С такими мыслями он и просидел всю ночь, пока Астафьев сладко «почвакивал» в соседней комнате.
А сейчас, когда машина оставила город и по обе стороны дороги расхлестнулись зеленеющие хлеба, он неожиданно пришел к утешительному выводу:
«Зачем я так терзаюсь? Посевную площадь мы в этом году расширили и вид у хлебов, смотрю, хороший. Ругают в печати? Бывает. Уходят люди из колхоза? Вот мы с Астафьевым и вскроем причины этого и устраним угрозу… Мы с Астафьевым…»
Одним словом, успокоительных доводов появилось столько, что секретарь обкома облегченно вздохнул и даже подумал:
«Зря я, пожалуй, поскакал в северные районы. Надо бы на юг — к Елене. В самом деле, почему мне не уладить сначала личные дела?.. Нет! Не следует об этом сейчас думать».
Но хотя он настрого приказал себе: «Не следует об этом думать», — всю дорогу, сидя в машине рядом с Астафьевым, задавая тому вопросы о сне и снах, глядя на новые, в дреме, дома, на молодо зеленеющие хлеба и на игру лучей восходящего солнца, во всем видел ее, Елену.
А Астафьев напряжен: рядом с ним сидит первый секретарь обкома, пригласивший его по весьма серьезному делу — вскрыть источники бед в колхозах. Одно неосторожное слово может все испортить, опрокинуть, как неуклюжий человек иногда ногой опрокидывает таз с кипятком: если не других, то себя ошпарит. Астафьев был уверен, что знает «источники бед». Они, эти источники, однажды прорвались и в Нижнедонском районе, которым вот уже больше двадцати лет руководит Астафьев. Как раз об этом он и хотел откровенно поговорить с секретарем обкома. А тот: как спалось, не видел ли сон? И, вишь ты, смотрит по сторонам и чему-то радуется. Может, самому начать? И, прицепившись к словам Акима Морева, сказанным вчера в обкоме, Астафьев заговорил:
— Так, значит, Аким Петрович, хватка? Да еще мертвая?
— Да. Хватка, — с некоторой заминкой ответил Аким Морев.
Странно: там, в обкомовском кабинете, он чувствовал свое превосходство над Астафьевым, а вот теперь, когда они вплотную собираются разобраться в сельском хозяйстве, у секретаря обкома появилась робость, а у секретаря Нижнедонского райкома в голосе слышится превосходство.
— Разные они бывают, хватки, — и вдруг высокий лоб Астафьева покраснел: признак — Астафьев злится. — Одна мертвая хватка терзает новое, молодое, другая, в поддержку новому, молодому, душит старое.

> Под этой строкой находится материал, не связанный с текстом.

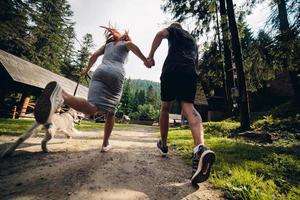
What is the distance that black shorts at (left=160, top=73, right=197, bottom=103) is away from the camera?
124 inches

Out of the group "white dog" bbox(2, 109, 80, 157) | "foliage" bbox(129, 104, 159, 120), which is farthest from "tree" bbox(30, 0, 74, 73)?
"foliage" bbox(129, 104, 159, 120)

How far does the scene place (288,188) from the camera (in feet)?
8.32

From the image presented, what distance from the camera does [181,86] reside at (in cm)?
318

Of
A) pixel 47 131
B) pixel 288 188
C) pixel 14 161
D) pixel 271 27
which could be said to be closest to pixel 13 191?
pixel 14 161

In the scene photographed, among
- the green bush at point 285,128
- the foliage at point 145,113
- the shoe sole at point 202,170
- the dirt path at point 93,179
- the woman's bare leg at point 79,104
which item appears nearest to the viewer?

Аким Морев подметил, что все передовые агрономы, в том числе и академик Бахарев, помешаны на чем-то своем. И чтобы выяснить, на чем помешан Астафьев, сказал:
— Хватки, конечно, разные бывают. Вот вы, например, больше двадцати лет внедряете на полях травопольную систему земледелия, а академик наш, слыхал я, всю жизнь защищавший эту систему, ныне против. Нам, партийным работникам, и туго: за какую же хватку уцепиться?